Lou McCullough

Biographical details
- Born: May 17, 1925 Florence, Alabama, U.S.
- Died: September 8, 2000 (aged 75) Athens, Georgia, U.S.

Coaching career (HC unless noted)

Football
- 1949–1952: Wofford (ends)
- 1953–1956: Wyoming (ends)
- 1957: Indiana (ends)
- 1958–1962: Iowa State (ends)
- 1963–1967: Ohio State (ends)
- 1968–1970: Ohio State (DC)

Administrative career (AD unless noted)
- 1971–1983: Iowa State
- 1983–1991: Trans America Athletic Conference (comm.)

Accomplishments and honors

Championships
- 1 College football national championship (1968)

= Lou McCullough =

American college athletics coach and administrator (1925–2000)

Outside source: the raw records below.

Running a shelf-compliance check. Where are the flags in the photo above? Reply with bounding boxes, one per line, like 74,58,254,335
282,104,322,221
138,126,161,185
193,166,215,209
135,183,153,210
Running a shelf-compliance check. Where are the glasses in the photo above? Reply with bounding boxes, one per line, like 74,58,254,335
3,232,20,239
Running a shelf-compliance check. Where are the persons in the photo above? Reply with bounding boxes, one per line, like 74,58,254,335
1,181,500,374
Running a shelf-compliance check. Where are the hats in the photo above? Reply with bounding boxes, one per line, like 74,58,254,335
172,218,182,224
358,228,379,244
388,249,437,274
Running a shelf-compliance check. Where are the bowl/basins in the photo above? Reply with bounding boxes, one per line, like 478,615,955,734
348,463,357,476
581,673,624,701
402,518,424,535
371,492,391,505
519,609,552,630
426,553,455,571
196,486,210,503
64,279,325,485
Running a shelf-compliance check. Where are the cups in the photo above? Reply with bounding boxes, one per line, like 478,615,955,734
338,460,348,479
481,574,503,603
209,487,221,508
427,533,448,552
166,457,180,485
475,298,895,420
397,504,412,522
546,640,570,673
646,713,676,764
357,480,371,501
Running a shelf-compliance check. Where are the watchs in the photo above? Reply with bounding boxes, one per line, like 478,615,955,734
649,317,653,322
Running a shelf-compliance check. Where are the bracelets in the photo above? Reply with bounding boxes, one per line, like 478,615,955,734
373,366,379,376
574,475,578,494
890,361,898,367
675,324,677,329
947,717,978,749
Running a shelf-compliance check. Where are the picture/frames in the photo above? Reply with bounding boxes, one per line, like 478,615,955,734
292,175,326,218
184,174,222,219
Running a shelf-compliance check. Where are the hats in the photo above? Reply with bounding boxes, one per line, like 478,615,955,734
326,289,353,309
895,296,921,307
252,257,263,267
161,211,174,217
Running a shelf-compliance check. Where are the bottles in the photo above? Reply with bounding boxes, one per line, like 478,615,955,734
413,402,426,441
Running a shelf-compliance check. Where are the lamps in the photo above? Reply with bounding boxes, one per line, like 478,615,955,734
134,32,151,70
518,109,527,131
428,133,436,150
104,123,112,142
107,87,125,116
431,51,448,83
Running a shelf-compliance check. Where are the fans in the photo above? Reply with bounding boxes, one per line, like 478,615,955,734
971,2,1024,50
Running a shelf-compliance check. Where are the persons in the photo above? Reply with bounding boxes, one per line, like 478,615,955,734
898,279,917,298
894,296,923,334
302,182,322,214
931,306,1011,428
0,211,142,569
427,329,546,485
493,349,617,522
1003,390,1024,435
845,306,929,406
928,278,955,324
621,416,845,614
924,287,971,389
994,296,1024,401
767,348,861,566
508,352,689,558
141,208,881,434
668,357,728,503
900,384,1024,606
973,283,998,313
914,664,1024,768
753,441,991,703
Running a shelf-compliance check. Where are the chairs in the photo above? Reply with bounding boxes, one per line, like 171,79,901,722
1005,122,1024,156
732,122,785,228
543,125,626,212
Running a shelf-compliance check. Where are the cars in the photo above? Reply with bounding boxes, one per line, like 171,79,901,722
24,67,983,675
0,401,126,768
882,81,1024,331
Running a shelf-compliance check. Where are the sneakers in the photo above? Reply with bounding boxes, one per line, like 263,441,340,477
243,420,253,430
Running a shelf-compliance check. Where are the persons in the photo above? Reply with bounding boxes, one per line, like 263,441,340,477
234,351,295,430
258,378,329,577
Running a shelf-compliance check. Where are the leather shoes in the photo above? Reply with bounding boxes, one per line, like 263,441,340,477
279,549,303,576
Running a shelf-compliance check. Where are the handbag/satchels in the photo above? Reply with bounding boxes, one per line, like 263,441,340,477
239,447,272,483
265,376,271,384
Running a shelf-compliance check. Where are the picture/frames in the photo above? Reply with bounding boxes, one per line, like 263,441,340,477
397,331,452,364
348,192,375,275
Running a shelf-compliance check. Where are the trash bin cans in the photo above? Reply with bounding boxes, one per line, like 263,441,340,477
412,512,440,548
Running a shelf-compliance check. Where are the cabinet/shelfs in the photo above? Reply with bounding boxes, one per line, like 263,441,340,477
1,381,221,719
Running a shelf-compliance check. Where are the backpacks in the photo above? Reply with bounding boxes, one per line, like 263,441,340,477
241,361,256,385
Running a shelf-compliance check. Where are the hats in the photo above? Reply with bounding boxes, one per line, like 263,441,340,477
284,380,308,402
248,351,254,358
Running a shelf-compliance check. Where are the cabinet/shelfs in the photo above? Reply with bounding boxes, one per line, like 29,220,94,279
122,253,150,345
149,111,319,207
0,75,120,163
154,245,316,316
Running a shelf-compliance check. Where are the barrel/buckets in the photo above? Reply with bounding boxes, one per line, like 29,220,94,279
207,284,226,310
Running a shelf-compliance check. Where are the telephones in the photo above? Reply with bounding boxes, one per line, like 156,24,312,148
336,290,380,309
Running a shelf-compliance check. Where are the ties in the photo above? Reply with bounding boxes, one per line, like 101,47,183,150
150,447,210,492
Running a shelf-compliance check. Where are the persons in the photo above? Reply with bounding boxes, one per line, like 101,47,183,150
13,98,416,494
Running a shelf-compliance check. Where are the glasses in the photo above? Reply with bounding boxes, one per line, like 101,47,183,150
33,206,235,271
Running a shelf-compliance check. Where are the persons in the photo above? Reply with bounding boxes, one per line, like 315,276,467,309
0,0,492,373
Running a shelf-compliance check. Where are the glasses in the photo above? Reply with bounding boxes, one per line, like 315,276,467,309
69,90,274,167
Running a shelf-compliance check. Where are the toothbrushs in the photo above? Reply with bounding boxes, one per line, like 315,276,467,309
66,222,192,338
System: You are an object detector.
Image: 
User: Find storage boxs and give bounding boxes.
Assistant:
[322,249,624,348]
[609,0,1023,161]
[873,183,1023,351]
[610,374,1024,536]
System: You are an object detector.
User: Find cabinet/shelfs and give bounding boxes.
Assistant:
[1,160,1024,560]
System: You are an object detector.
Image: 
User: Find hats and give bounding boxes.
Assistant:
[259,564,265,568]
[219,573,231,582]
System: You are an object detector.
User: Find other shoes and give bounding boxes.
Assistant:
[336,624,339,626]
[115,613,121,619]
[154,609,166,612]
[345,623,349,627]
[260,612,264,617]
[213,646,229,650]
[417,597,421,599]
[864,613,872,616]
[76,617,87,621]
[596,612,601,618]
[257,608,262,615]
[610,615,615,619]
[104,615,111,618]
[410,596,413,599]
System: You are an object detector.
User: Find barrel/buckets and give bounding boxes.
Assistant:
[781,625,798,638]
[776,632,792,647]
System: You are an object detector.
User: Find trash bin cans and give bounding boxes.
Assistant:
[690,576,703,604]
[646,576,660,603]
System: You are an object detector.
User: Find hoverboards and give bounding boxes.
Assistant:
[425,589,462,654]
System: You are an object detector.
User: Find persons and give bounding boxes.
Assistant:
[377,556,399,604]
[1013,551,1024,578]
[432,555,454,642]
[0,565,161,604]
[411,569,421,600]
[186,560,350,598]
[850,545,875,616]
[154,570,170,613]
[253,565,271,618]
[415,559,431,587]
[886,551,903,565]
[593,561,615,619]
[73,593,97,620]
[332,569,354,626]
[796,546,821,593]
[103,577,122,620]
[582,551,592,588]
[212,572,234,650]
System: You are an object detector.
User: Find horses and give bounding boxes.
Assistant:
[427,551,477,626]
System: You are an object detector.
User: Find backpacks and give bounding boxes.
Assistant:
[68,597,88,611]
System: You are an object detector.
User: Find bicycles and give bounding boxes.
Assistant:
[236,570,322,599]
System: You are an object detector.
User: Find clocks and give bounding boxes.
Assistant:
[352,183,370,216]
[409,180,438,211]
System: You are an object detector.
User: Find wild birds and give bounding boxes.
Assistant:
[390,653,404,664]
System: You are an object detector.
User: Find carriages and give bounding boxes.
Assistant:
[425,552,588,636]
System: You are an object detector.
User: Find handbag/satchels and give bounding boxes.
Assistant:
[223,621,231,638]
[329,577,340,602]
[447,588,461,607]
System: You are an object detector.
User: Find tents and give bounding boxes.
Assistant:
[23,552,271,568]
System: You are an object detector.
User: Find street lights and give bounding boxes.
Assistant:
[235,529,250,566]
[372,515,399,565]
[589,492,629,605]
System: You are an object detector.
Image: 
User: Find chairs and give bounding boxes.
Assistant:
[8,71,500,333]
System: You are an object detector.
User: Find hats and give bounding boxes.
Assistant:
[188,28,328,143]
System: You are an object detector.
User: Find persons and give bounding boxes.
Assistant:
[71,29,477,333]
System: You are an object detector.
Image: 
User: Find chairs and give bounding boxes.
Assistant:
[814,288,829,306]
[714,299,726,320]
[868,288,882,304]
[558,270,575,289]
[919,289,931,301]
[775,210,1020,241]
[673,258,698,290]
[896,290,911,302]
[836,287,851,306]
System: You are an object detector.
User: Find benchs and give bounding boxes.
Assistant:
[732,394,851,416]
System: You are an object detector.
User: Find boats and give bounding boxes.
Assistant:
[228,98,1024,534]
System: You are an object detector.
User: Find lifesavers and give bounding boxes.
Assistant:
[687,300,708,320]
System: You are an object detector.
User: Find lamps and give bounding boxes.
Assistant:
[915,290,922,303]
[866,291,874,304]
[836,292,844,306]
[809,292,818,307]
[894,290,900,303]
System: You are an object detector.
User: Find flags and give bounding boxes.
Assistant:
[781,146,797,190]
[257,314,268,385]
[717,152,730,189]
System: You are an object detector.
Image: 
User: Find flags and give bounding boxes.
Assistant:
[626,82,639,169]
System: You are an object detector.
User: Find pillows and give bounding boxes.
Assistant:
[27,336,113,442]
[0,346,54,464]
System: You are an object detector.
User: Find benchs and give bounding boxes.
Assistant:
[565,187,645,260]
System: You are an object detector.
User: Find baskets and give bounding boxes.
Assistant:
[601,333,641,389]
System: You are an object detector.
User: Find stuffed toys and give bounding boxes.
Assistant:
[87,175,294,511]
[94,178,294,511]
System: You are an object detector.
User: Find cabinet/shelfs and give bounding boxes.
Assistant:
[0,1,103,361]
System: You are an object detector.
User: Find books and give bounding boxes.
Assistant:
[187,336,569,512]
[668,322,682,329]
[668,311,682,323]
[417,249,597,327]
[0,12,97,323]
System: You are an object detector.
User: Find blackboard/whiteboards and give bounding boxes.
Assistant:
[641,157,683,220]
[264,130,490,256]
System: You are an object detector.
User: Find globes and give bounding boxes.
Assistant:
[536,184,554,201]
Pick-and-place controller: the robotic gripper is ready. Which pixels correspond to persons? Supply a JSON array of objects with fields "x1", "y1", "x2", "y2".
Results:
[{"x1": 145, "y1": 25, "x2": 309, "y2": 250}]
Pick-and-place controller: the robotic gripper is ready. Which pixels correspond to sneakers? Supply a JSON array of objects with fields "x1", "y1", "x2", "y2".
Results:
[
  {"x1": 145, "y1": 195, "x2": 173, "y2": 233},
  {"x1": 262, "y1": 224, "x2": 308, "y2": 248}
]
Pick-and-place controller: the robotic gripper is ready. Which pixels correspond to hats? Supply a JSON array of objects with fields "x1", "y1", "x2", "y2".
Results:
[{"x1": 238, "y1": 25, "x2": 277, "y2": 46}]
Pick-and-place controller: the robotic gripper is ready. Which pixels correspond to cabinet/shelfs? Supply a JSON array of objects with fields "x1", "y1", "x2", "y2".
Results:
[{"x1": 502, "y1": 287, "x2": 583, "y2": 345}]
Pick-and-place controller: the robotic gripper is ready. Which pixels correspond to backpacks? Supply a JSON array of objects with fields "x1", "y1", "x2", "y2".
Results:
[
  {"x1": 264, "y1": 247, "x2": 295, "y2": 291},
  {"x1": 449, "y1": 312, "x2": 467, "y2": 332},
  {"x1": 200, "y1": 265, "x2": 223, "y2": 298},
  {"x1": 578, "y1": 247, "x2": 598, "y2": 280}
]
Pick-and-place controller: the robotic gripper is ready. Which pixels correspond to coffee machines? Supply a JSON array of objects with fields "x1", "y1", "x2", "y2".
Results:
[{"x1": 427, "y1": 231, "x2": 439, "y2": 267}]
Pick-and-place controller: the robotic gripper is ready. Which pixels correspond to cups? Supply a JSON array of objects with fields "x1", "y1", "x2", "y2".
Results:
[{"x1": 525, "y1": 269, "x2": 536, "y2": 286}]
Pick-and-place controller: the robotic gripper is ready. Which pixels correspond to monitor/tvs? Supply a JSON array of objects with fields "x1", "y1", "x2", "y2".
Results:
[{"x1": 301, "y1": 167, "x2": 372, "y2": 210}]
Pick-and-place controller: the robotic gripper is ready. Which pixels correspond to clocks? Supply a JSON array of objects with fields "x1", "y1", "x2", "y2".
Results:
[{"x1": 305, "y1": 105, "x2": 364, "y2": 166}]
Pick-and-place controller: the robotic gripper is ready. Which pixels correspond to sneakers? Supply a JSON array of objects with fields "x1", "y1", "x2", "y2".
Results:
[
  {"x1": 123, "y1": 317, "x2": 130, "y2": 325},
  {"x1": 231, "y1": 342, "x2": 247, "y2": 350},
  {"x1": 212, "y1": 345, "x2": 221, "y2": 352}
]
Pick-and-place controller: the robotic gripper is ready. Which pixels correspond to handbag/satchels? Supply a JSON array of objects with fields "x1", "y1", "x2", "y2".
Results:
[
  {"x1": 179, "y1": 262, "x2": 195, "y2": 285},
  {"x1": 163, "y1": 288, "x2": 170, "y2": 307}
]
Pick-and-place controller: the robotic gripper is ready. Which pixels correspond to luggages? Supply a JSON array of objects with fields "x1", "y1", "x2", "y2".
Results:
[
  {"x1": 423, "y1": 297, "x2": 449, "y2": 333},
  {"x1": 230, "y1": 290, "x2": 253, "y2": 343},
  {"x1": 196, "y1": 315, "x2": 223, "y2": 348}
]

Louis Garland McCullough Jr. (May 17, 1925 – September 8, 2000) was an American coach and administrator who was the athletic director at Iowa State University from 1971 to 1983.

==Early life==
McCullough grew up in Florence, Alabama and lettered in football, basketball, and tennis at Coffee High School. After attending the Georgia Military Academy, he entered Wofford College as a pre-dental student. He was a five-sport athlete (football, basketball, baseball, track, and tennis) for the Wofford Terriers and earned his bachelor's degree in three years.

==Coaching==
During his senior year at Wofford, McCullough was the basketball coach at Spartanburg High School. After graduating, he became an assistant football coach, physical education instructor, and director of intramural sports at Wofford. In 1953, he followed head football coach Phil Dickens to the University of Wyoming. In addition to serving as the Cowboys' end coach, he was responsible for recruiting Alabama, Tennessee, Georgia and Mississippi. In 1957, Dickens and his coaching staff, including McCullough, moved to Indiana University Bloomington. In 1958, McCullough became the lead assistant under Clay Stapleton at Iowa State. The two had previously coached together at Wofford and Wyoming.

In 1963, McCullough left ISU to become an assistant at Ohio State University. McCullough was Woody Hayes' lead assistant and chief recruiter. In 1967, Hayes and McCullough recruited a freshman class that included Jack Tatum, Rex Kern, Bruce Jankowski, Tim Anderson, and Jim Stillwagon, who were key members of Ohio State's 1968 national championship team. Following the 1970 season, McCullough turned down the head coaching positions at Texas Christian University and the University of Iowa. When it was rumored that Hayes would retire following the Buckeyes' loss in the 1971 Rose Bowl, it was seen as a "near certainty" that McCullough would replace him.

==Administration==
On May 27, 1971, it was announced that McCullough had left coaching to succeed his former boss, Clay Stapleton, as Iowa State's athletic director. During McCullough's tenure, ISU opened several new athletic facilities, including Jack Trice Stadium and Hilton Coliseum, and won eleven National Collegiate Athletic Association national championships (three in wrestling, three in gymnastics, and five in women's cross country).

In 1973, McCullough hired Earle Bruce, whom he had coached with at Ohio State, to succeed Johnny Majors as Iowa State's head football coach. Bruce led the Cyclones to a 36–32 record over six seasons before succeeding Woody Hayes at Ohio State.

In 1980, McCullough led the school's search for a new men's basketball coach. After three candidates, Mike Krzyzewski, Gerald Myers, and Bob Weltlich, turned down the job, he spoke with University of Michigan head coach Johnny Orr about his assistant, Bill Frieder. When Orr learned how much Iowa State was willing to pay Frieder, he took the job himself. Orr would go on lead the team to six NCAA Tournament appearances in fourteen seasons.

McCullough resigned at the end of the 1982–83 school year and was succeeded by his assistant, Max Urick.

After leaving ISU, McCullough worked as a scout for the Dallas Cowboys. On October 31, 1983, he was named commissioner of the Trans America Athletic Conference. He retired on July 31, 1991.

==Later life==
In 1997, McCullough was inducted into the Wofford Terriers Hall of Fame. On September 8, 2000 – two days after undergoing heart surgery, McCullough suffered a fatal heart attack in Athens, Georgia.